As the other answers point out, he's saying “Daniel-san". “-San” is an honorific suffix, roughly equivalent to how we'd use “mister" in American English.
But this is a bit off for a number of reasons. First of all, like with “mister", the term is pretty much always used with the last name. So the more appropriate term would be “Larusso-san".
A more minor point is that “-san" is a relatively formal honorific, the type you'd use with relative strangers, or with elders. Given his closeness with Daniel, and the fact that Daniel was much younger than him, you might expect him to use the more informal “-kun" or “-chan" (though Daniel was old enough that “-san” is still reasonable, as a sign of respect.)
An interesting point is that, in traditional Japanese, the family name was used before the given name, so one could handwave that Mr. Miyagi thought that “Daniel" was his family name, and stuck with it even after he got to know him better. Problem with that is, he'd lived in the US for long enough that making that kind of mistake would be insultingly implausible.

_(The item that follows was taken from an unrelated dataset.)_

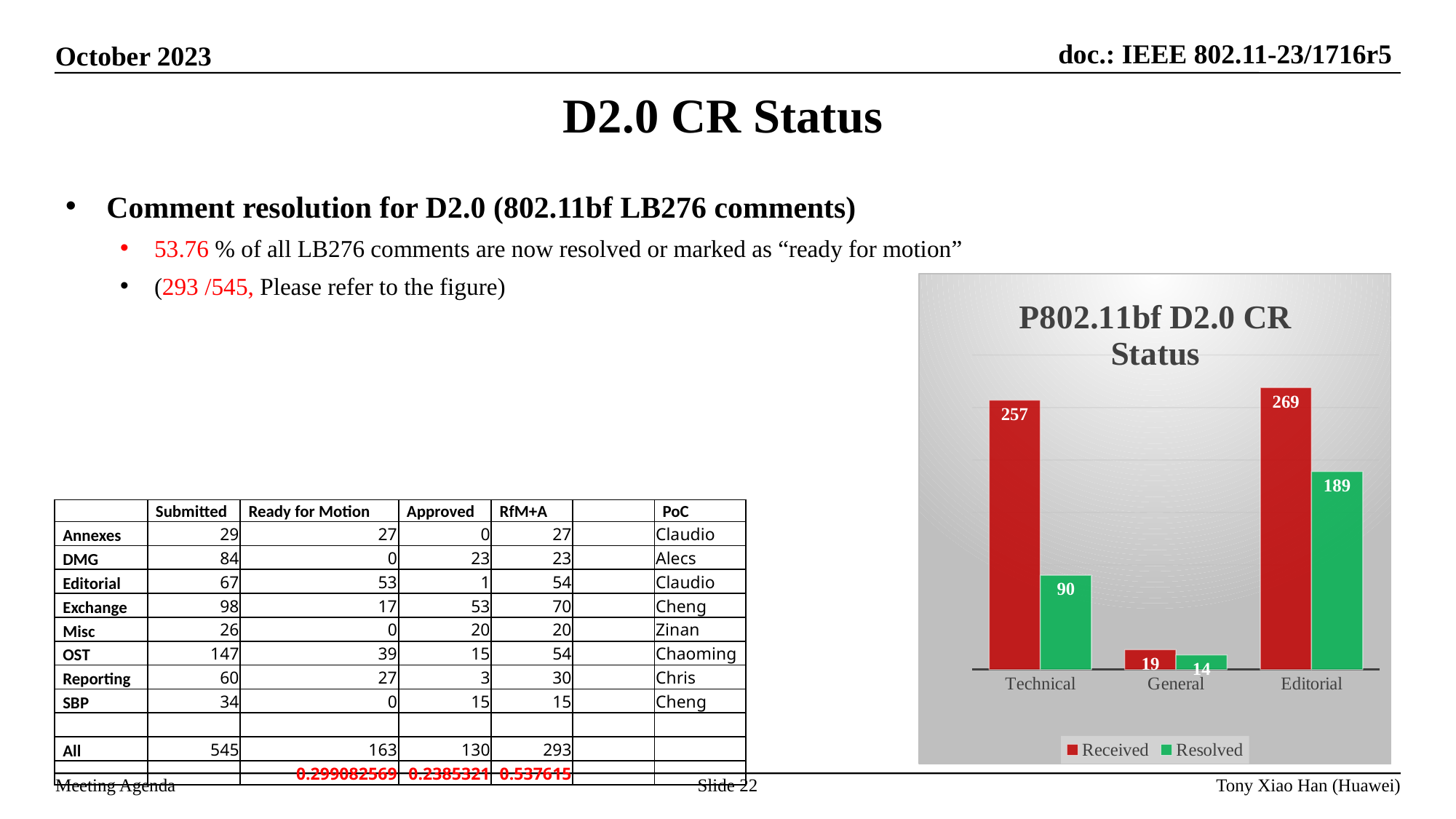
What is the Received value for Technical in the P802.11bf D2.0 CR Status chart? 257 How many categories are shown on the x axis of the P802.11bf D2.0 CR Status chart? 3 What type of chart is the P802.11bf D2.0 CR Status chart? bar chart What is the Resolved value for Editorial in the P802.11bf D2.0 CR Status chart? 189 What is the Received value for General in the P802.11bf D2.0 CR Status chart? 19 Which category has the lowest Resolved value in the P802.11bf D2.0 CR Status chart? General How many series does the legend of the P802.11bf D2.0 CR Status chart list? 2 What is the Resolved value for Technical in the P802.11bf D2.0 CR Status chart? 90 Which category has the highest Received value in the P802.11bf D2.0 CR Status chart? Editorial What is the difference between Received and Resolved for Editorial in the P802.11bf D2.0 CR Status chart? 80 Is the Resolved value for Technical larger or smaller than the Resolved value for Editorial in the P802.11bf D2.0 CR Status chart? smaller What is the difference between Received and Resolved for Technical in the P802.11bf D2.0 CR Status chart? 167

And that's the larger issue about Miyagi's character. While he's generally treated respectfully, he's also excessively stereotyped as to what Americans think Japanese people are like. And the most notable example is his speech. Mr. Miyagi is established to have lived in the United States for over forty years, at this point, and his English vocabulary is perfect, yet he’s still given a deliberately choppy and stilted grammar. One can expect him to still have an Okinawan accent (though even that would likely fade over four decades), but the idea that his English would still be so broken after living most of his life in California is fairly insulting.
The point is, all of those Japanese flourishes in his speech are dropped in to give a foreign and exotic flair to the character, rather than out of careful accuracy. They wanted him to seem more Japanese to people who had only a rough idea of what Japanese people are really like.